How easily? Well, to reproduce that 20MHz comb spectra requires a device with a slew rate of 1000V/uSec. The 5532/5534 has a slew rate of 13V/uSec, the 797 a slew rate of 20V/uSec, and many other audiophile favorites are no higher than 50V/uSec. If the designer chooses to use active current-to-voltage conversion with an opamp (a transimpedance amplifier), the opamp will be exposed to transitions that are 1000V/uSec or faster. If the designer chooses to use an active lowpass filter, such as the popular Sallen & Key circuit, the active filter has increased distortion at the corner frequency, thanks to positive feedback. In other words, the filter gets in trouble at the same frequencies it is meant to remove!

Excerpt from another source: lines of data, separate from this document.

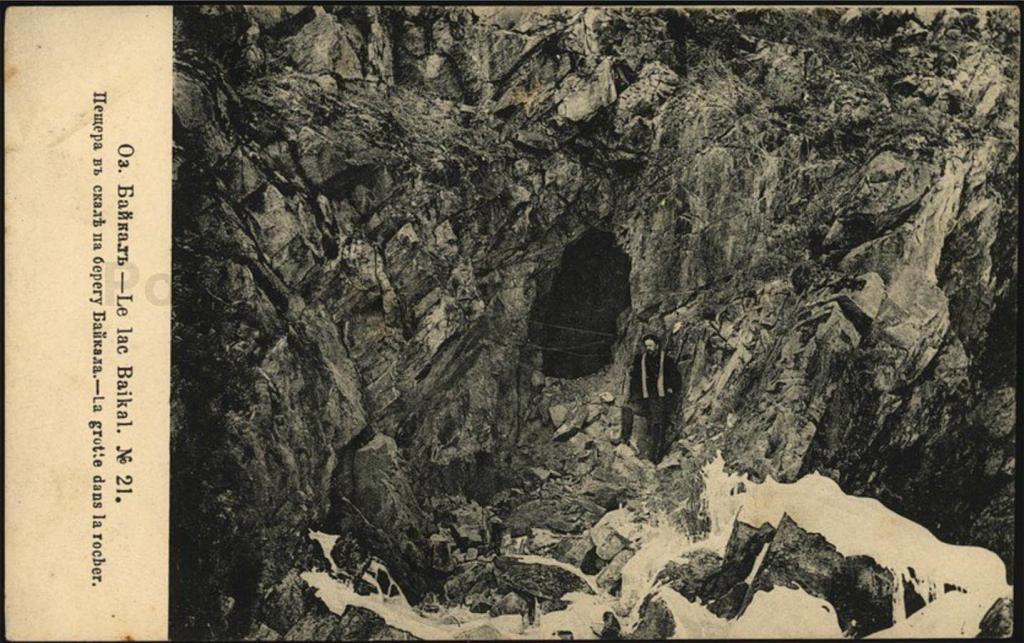 Пещера в скале на берегу Байкала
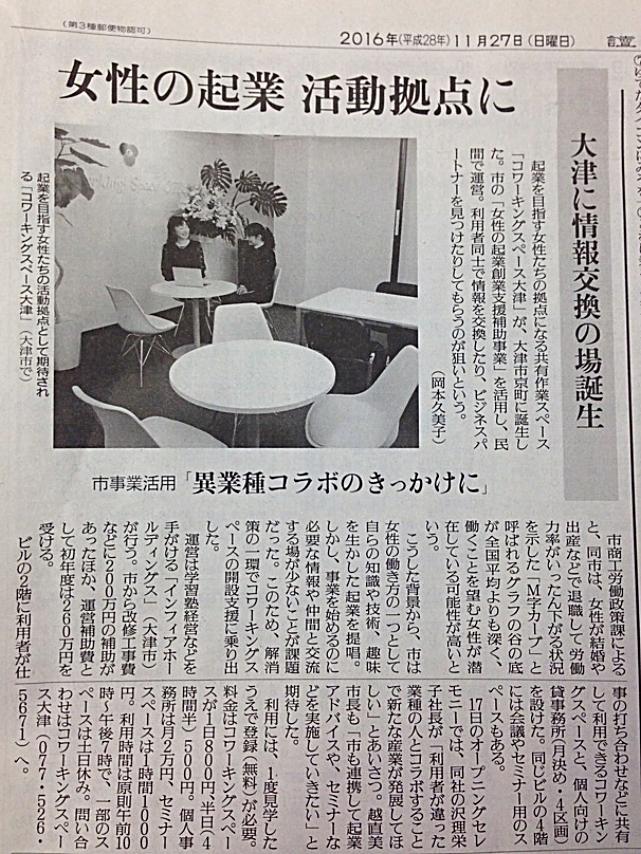 (6)出典:読売新聞 滋賀2016.11.27.日 掲載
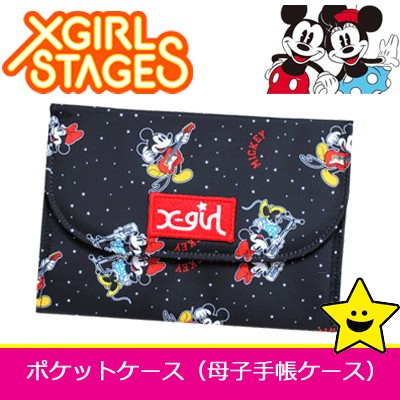 X-girl stages 母子手帳ケース ディズニー ジャバラ エックスガール ステージス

Unfortunately, the most popular analog architecture in high-end DACs is just what I've described; active current-to-voltage converters using low-speed opamps (selected for ultra-low noise and very low THD at audio frequencies), followed by the active filtering using a similar type of opamp. The MHz frequencies that are causing all of the trouble don't disappear until the output of the active lowpass filter.
What happens when the MHz output of the converter crossmodulates with audio at much lower frequencies? Distortion – folded down to the audio band. Opamp distortion from 1MHz to 10MHz range can be expected to fall in the 0.1% to 3% range, as a result of 60dB less feedback (compared to 1kHz). See the following paper by Fiori and Crovetti, published in the IEEE Transactions on Circuits and Systems:
In the interest of power efficiency, opamps usually have Class AB output stages; this is not a problem at audio frequencies, thanks to very high feedback ratios, but at a MHz or more, with feedback mostly gone, a Class AB opamp will have poorly controlled Class AB transitions. A device that is well-behaved at 1kHz is not as well-behaved when operated at a frequency a thousand to ten thousand times higher.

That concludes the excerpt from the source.